The Federal Reserve is an inherently crooked organization, and its Chairman's primary duty is to deceive. If Bernanke wants to be a boy scout, he took the wrong job. He should either quit, or grow up and face the fact that he cannot tell the truth about the dollar without launching the worst financial catastrophe in world history.

But instead of saying he will do…


… whatever it takes to keep the dollar strong…

… Bernanke says the opposite – he will do whatever it takes to avoid deflation and recession.

In other words, he is implicitly promising to continue inflating the supply of dollars, thereby undermining the value of each individual dollar.

This man is poison. My advice is fire him now before it's too late.

Since August, federal agencies have provided nearly $1 trillion in direct and indirect support to U.S. financial institutions.

On top of that, Nobel economist Joseph Stiglitz believes the cost of the war will eventually reach $3 trillion… and says this money could have been used "to put Social Security on a sound footing for the next half-century."

As I pointed out in February, retired baby boomers are likely, at some point, to find the Social Security cupboard bare. In their youths, the boomers were cannon fodder for the Vietnam War. And now they've become financial cannon fodder for this war.

And…


… the cannon is being fired by Bernanke

Some in the mainstream press have begun to sound the alarm. On March 4, the New York Times ran an article about the war, titled "The $2 Trillion Nightmare."

On March 5, the Wall Street Journal ran an article by economist Judy Shelton called "It's the Dollar, Stupid." Shelton ended the article with this warning about McCain, Obama, and the Clintons:

It's time the candidates devote less time on the minutiae of configuring the next economic stimulus package, or renegotiating the North American Free Trade Agreement. They should be thinking about how they will confront the imminent global currency crisis.

Of course, this is all old news to readers of the Early Warning Report. For more than six years, we've been earning fat profits from gold and other investments that do well during the monetary chaos that typically accompanies wars.

What is new is that the mainstream press is beginning to wake up and sound the same warnings. They are six years late, but they speak to millions, who have now begun moving into the investments we were in before 9-11. On February 29, in its lead front-page story, the Wall Street Journal quoted well-known commodity investor Jim Rogers saying, "The dollar is a terribly flawed currency and its days are numbered."

Gold Déjà Vu

History never repeats exactly… but close enough to learn valuable lessons. As Patrick Henry said, "I have but one lamp by which my feet are lighted, and that is the lamp of experience."

During the 1979-1980 global monetary crisis, millions became afraid to hold fiat paper money, and they were fleeing into gold, silver, platinum, and other commodities.

America dodged that bullet, barely. But now, history is repeating. On March 11, the Wall Street Journal ran another front-page story, titled "Weak Dollar Feels New Stress." It revealed that "central banks from China to Chile," including those of the Persian Gulf, are fed up with the dollar and looking for ways to escape from it.

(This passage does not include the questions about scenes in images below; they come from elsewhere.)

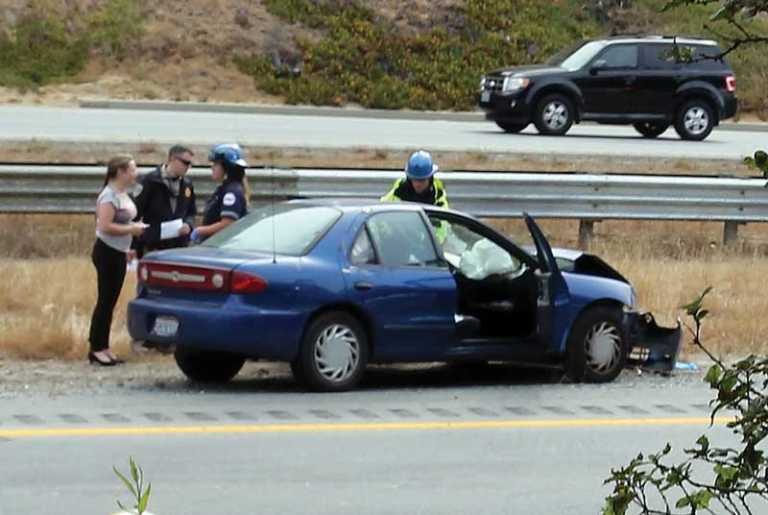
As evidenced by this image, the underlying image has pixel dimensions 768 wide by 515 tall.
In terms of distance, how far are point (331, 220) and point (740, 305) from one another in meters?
5.22

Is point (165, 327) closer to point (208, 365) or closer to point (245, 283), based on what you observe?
point (245, 283)

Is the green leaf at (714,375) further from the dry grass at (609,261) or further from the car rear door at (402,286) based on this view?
the dry grass at (609,261)

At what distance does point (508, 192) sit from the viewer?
687 inches

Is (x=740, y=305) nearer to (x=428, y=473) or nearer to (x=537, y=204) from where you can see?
(x=537, y=204)

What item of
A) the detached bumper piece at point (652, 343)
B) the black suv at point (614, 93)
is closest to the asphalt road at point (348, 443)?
the detached bumper piece at point (652, 343)

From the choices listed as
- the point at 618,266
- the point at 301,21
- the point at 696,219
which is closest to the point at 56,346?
the point at 618,266

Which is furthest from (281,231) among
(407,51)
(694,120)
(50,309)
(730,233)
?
(407,51)

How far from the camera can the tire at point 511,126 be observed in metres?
28.0

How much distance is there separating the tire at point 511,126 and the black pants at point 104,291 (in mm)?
16346

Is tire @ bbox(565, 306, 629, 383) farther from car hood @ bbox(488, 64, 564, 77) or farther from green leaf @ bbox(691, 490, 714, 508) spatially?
car hood @ bbox(488, 64, 564, 77)

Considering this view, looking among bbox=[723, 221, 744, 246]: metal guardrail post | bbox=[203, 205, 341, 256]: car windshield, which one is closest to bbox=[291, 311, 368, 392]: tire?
bbox=[203, 205, 341, 256]: car windshield

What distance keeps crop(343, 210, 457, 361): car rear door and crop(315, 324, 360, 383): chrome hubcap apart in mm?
210

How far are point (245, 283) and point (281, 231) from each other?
2.58ft

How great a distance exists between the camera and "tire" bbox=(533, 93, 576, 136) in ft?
90.5
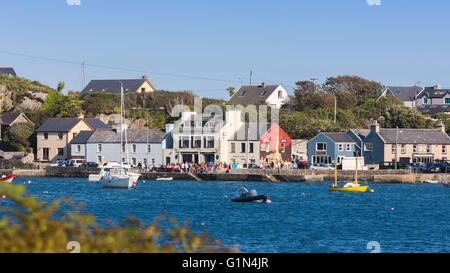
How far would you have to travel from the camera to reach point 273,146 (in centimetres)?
8706

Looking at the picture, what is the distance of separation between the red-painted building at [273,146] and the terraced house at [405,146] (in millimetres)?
10674

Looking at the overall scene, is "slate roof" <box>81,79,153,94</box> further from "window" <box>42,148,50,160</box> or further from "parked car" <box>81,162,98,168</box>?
"parked car" <box>81,162,98,168</box>

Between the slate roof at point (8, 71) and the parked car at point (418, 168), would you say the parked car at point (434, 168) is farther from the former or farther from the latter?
the slate roof at point (8, 71)

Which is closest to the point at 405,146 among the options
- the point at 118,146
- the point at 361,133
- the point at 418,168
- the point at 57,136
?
the point at 418,168

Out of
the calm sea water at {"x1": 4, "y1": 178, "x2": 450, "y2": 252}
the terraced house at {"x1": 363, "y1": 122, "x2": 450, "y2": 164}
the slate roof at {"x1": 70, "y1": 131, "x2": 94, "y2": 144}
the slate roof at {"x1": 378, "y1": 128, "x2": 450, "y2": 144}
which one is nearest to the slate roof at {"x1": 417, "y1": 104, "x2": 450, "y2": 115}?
the slate roof at {"x1": 378, "y1": 128, "x2": 450, "y2": 144}

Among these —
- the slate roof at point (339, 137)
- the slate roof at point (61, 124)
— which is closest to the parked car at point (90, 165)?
the slate roof at point (61, 124)

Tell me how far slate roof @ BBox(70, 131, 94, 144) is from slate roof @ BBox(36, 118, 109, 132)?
1.94m

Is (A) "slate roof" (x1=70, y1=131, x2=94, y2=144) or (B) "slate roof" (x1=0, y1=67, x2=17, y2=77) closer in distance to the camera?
(A) "slate roof" (x1=70, y1=131, x2=94, y2=144)

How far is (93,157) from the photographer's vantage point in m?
91.8

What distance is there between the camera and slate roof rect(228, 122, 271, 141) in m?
86.1

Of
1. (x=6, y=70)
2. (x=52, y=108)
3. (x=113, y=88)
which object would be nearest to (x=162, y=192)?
(x=52, y=108)
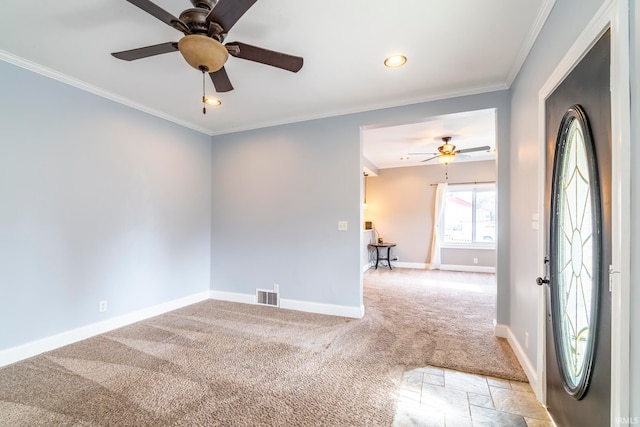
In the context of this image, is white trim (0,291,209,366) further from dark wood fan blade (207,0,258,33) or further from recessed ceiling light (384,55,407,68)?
recessed ceiling light (384,55,407,68)

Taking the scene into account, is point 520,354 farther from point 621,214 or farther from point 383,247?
point 383,247

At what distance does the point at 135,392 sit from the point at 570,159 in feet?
10.2

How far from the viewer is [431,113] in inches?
121

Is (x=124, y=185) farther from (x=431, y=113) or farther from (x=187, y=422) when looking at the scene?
(x=431, y=113)

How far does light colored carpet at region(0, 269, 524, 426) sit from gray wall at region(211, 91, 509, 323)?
497 mm

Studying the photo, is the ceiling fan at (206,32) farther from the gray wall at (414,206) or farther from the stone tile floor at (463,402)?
the gray wall at (414,206)

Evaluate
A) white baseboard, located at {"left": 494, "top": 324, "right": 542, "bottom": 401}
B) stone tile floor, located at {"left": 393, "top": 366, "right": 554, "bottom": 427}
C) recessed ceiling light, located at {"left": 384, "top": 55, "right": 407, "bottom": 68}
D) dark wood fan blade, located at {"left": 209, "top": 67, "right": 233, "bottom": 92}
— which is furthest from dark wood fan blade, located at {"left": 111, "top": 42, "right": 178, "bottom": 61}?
white baseboard, located at {"left": 494, "top": 324, "right": 542, "bottom": 401}

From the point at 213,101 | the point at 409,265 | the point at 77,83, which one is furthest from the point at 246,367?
the point at 409,265

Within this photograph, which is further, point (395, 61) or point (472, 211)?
point (472, 211)

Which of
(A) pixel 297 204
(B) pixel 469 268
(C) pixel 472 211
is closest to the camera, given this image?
(A) pixel 297 204

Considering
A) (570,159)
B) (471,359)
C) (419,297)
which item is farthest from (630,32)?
(419,297)

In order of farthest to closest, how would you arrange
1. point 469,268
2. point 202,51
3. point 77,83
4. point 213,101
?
point 469,268 → point 213,101 → point 77,83 → point 202,51

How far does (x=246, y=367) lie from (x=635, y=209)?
251 centimetres

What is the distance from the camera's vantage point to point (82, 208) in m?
2.76
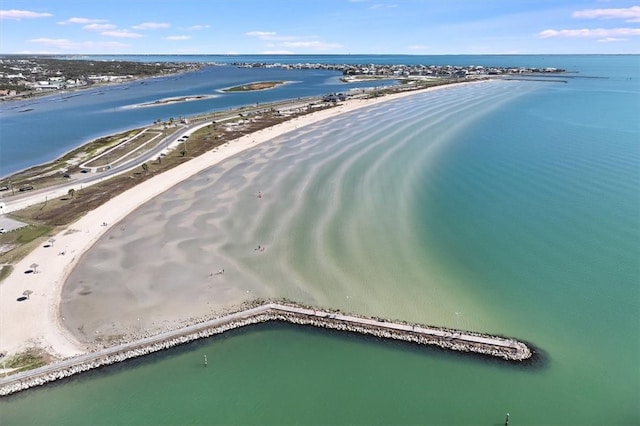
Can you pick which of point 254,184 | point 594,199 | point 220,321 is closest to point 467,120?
point 594,199

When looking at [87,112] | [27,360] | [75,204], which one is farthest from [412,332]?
[87,112]

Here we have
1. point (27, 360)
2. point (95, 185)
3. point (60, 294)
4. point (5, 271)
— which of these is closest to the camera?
point (27, 360)

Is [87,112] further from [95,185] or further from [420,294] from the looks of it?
[420,294]

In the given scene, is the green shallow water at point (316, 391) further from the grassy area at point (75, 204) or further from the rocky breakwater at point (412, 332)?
the grassy area at point (75, 204)

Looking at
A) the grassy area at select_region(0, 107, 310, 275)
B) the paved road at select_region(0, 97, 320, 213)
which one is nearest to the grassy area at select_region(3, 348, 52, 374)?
the grassy area at select_region(0, 107, 310, 275)

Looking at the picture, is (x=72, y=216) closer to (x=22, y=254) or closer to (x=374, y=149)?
(x=22, y=254)

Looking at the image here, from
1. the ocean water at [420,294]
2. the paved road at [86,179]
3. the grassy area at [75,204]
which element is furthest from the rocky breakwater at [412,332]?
the paved road at [86,179]
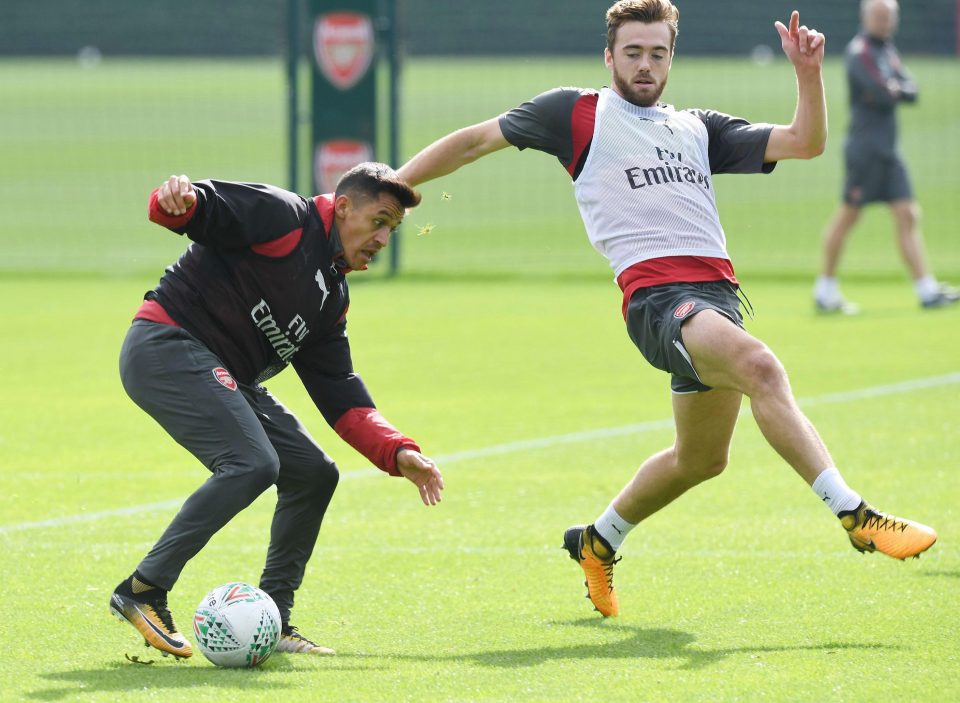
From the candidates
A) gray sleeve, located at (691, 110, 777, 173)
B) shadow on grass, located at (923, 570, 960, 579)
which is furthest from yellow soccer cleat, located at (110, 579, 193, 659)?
shadow on grass, located at (923, 570, 960, 579)

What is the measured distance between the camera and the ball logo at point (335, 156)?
18.1 m

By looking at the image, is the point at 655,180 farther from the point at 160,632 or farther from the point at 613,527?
the point at 160,632

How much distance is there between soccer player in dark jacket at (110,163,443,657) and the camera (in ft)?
18.2

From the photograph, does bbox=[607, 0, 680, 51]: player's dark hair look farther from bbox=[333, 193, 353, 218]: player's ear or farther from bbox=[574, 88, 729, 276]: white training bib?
bbox=[333, 193, 353, 218]: player's ear

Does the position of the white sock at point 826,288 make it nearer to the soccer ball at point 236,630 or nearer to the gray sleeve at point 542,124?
the gray sleeve at point 542,124

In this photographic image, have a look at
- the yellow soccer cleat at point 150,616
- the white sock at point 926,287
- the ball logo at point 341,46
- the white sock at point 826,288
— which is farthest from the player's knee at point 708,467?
the ball logo at point 341,46

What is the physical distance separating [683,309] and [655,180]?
640 millimetres

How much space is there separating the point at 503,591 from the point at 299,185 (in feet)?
40.9

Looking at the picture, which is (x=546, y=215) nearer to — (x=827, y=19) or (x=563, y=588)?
(x=827, y=19)

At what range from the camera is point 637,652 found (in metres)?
5.77

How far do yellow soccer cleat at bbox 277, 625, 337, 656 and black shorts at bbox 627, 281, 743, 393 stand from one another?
161cm

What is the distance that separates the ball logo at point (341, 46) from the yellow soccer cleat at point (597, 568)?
12159 mm

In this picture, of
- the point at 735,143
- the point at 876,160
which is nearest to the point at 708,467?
the point at 735,143

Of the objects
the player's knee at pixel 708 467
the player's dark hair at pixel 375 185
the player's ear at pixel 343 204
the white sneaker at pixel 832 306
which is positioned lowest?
the white sneaker at pixel 832 306
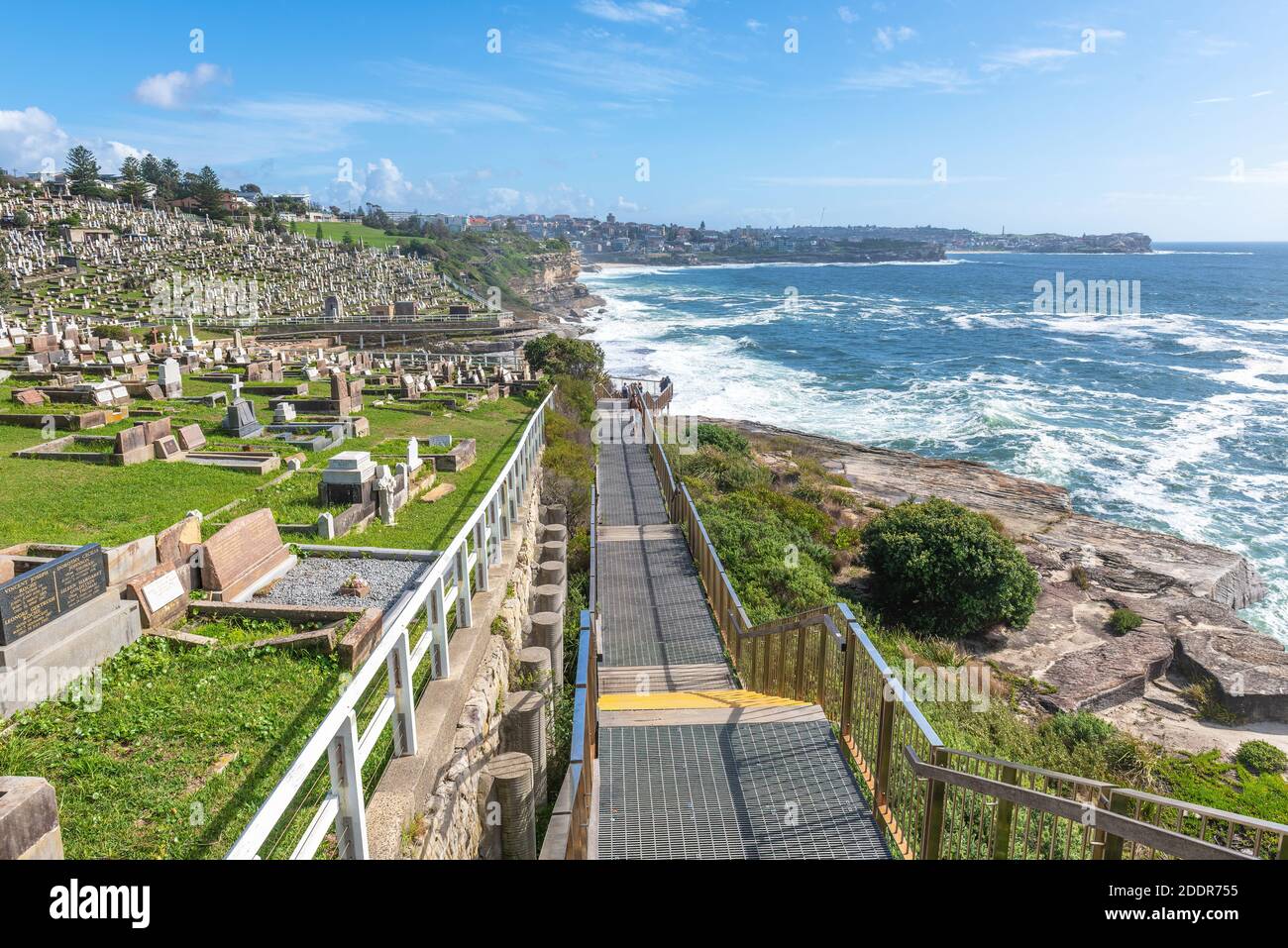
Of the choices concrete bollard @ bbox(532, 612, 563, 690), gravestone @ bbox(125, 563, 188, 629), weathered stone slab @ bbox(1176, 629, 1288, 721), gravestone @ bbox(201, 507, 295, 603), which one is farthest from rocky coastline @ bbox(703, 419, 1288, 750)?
gravestone @ bbox(125, 563, 188, 629)

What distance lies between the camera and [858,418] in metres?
44.3

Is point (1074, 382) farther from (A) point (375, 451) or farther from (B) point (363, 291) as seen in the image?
(B) point (363, 291)

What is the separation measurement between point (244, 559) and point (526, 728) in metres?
4.38

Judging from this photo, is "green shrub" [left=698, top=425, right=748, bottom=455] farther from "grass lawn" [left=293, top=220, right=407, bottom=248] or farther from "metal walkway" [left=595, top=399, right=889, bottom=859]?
"grass lawn" [left=293, top=220, right=407, bottom=248]

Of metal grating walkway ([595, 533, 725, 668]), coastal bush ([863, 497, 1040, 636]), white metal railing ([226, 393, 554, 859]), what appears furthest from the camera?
coastal bush ([863, 497, 1040, 636])

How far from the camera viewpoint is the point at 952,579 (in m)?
17.1

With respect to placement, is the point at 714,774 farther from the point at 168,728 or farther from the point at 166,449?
the point at 166,449

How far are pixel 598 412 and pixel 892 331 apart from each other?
61.4 metres

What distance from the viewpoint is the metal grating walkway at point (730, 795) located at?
5680 millimetres

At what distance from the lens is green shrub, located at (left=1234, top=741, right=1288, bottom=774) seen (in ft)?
40.7

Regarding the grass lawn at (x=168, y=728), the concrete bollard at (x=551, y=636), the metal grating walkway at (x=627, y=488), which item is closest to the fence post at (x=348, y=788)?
the grass lawn at (x=168, y=728)

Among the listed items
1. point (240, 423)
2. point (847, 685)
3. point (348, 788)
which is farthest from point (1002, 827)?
point (240, 423)

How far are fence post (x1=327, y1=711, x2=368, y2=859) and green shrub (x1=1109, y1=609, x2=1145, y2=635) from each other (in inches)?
726

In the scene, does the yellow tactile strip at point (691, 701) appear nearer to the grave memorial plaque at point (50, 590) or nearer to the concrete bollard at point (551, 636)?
the concrete bollard at point (551, 636)
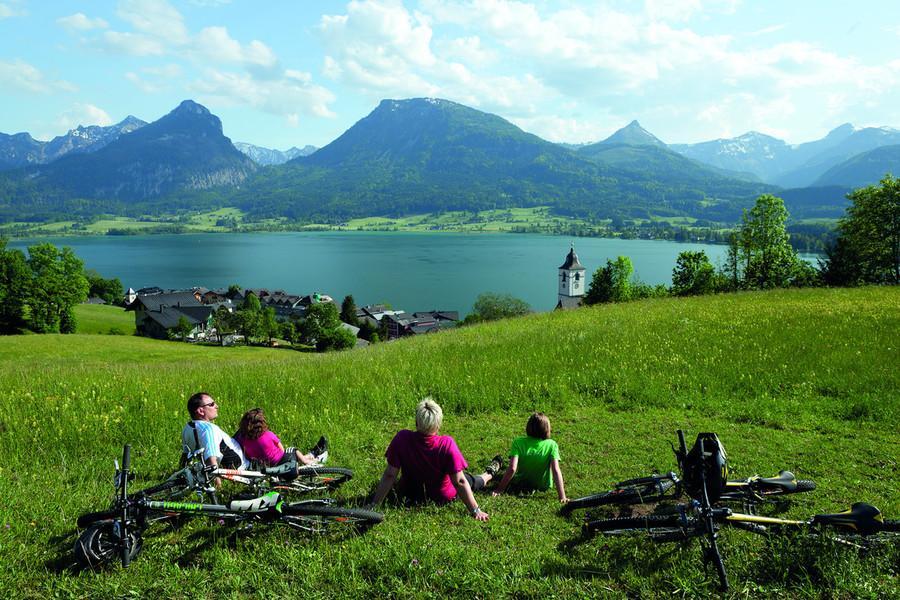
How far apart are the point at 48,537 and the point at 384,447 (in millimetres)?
4833

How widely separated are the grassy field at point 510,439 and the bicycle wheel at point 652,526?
0.74 ft

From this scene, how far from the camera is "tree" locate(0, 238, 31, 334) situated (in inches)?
2146

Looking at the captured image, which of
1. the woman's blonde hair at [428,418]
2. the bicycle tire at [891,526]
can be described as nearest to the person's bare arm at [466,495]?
the woman's blonde hair at [428,418]

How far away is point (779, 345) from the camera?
46.0 ft

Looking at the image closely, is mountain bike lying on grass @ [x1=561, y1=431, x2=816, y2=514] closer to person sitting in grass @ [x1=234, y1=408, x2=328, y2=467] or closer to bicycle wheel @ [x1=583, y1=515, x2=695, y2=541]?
bicycle wheel @ [x1=583, y1=515, x2=695, y2=541]

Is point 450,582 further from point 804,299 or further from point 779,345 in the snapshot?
point 804,299

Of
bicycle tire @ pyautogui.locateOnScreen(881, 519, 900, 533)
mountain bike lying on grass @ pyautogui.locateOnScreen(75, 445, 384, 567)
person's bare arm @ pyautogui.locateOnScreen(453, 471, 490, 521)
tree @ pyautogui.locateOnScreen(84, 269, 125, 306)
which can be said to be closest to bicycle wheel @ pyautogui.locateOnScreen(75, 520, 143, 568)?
mountain bike lying on grass @ pyautogui.locateOnScreen(75, 445, 384, 567)

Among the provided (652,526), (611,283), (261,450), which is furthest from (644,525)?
(611,283)

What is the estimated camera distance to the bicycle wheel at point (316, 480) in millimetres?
6719

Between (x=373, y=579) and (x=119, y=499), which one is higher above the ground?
(x=119, y=499)

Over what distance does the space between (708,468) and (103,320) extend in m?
89.8

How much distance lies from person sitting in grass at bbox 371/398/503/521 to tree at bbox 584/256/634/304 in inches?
2156

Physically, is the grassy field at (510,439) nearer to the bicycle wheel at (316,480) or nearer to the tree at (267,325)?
the bicycle wheel at (316,480)

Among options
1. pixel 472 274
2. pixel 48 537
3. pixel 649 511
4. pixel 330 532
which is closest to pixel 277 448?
pixel 330 532
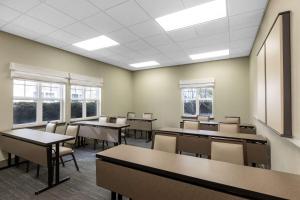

Note this: Inside the U.S., the greater fear is of deflation and recession. Outside, it's fear of dollar debasement. The Fed's offices are inside the U.S. Foreigners afraid of dollar debasement are thousands of miles away, and they don't vote in U.S. elections. So most of the pressure Fed officials feel is pushing them toward more inflation.

Summarizing, since the beginning of the war, the federal government's financial behavior has been as responsible as that of a gang of drunken teenagers in a brewery with a credit card. And each time Bernanke "clarifies" his attitude toward the dollar, he throws another scare into dollar holders.

If someone doesn't muzzle Bernanke, the Federal Reserve's dollar will go down in history alongside the worthless Continental and Confederate dollars as another inflationary disaster.